Written tasks:
1. List every name the wind data analysis notebook below imports from scikit-learn.
2. Pick up the wind data analysis notebook below after its final sentence and write its next section.

Article:

# Wind data analysis

For this project, we will be working with the Risø dataset. The data can be found 
[here](https://data.dtu.dk/articles/dataset/Wind_resource_data_from_the_tall_Ris_met_mast/14153204).

Before we can start, we must first load all the libraries we will be using in
this notebook so that others can easily see a list of all packages needed to 
run the code in this notebook. 

After importing all the necessary libraries, we must then prepare the data for
analysis, this means loading the data, cleaning it and checking for any mistakes
or missing data.

Finally, we will proceed with the rest of the assignment.

In [None]:
from datetime import datetime, timedelta

import pandas as pd
import numpy as np
import netCDF4 as nc

from sklearn.preprocessing import StandardScaler
from sklearn.linear_model import Ridge
from sklearn.metrics import mean_squared_error, mean_absolute_error, r2_score

## Definitions
Before we actually process the data, we must define what files we're working with.
These variables can be changed to work with different datasets as long as the 
data is in a similar format. For example, they can be changed to work with the
Børglum dataset if needed. These variables are all that would need to be changed.

To bear in mind: The notebook assumes that the provided signals are in the same
order, so, if replacing these variables make sure the signals are at the same
index (e.g. the second signal in the list must be the wind speed, etc...).

Stored data:
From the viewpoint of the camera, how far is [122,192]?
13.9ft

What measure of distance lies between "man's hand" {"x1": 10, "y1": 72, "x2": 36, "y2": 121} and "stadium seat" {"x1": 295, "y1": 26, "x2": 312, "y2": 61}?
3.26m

Results for each task:
1. StandardScaler, Ridge, mean_squared_error, mean_absolute_error, r2_score

2.
In [None]:
meso_file = 'data/risoe/meso_Risoe.csv'
mast_file = 'data/risoe/risoe_m_all.nc'

meso_signals = ['TIMESTAMP', 'WSP080', 'WDIR080']
mast_signals = ['time', 'ws77', 'wd77']

base_date = datetime(1995, 11, 20, 16, 25, 0)

## Data Preprocessing
We will start by loading the necessary data and preparing to work with it.

For this, we need both the mast data and the meso data. We will only be considering
the wind speed and its direction for this assignment. There are other indicators
that we consider have a negligible impact in the decision of the wind turbine
placement.

Since we have multiple signals to choose from, we've selected the following to
work with in this assignment:
- Mast:
    - Wind Speead at an altitude of 77m
    - Wind Direction at an altitude of 77m
- Meso:
    - Wind Speed at an altitude of 80m
    - Wind Direction at an altitude of 80m

These signals are as close to each other as possible so we believe the difference
in altitude will not have a significant impact in the data, it's only a 3m difference.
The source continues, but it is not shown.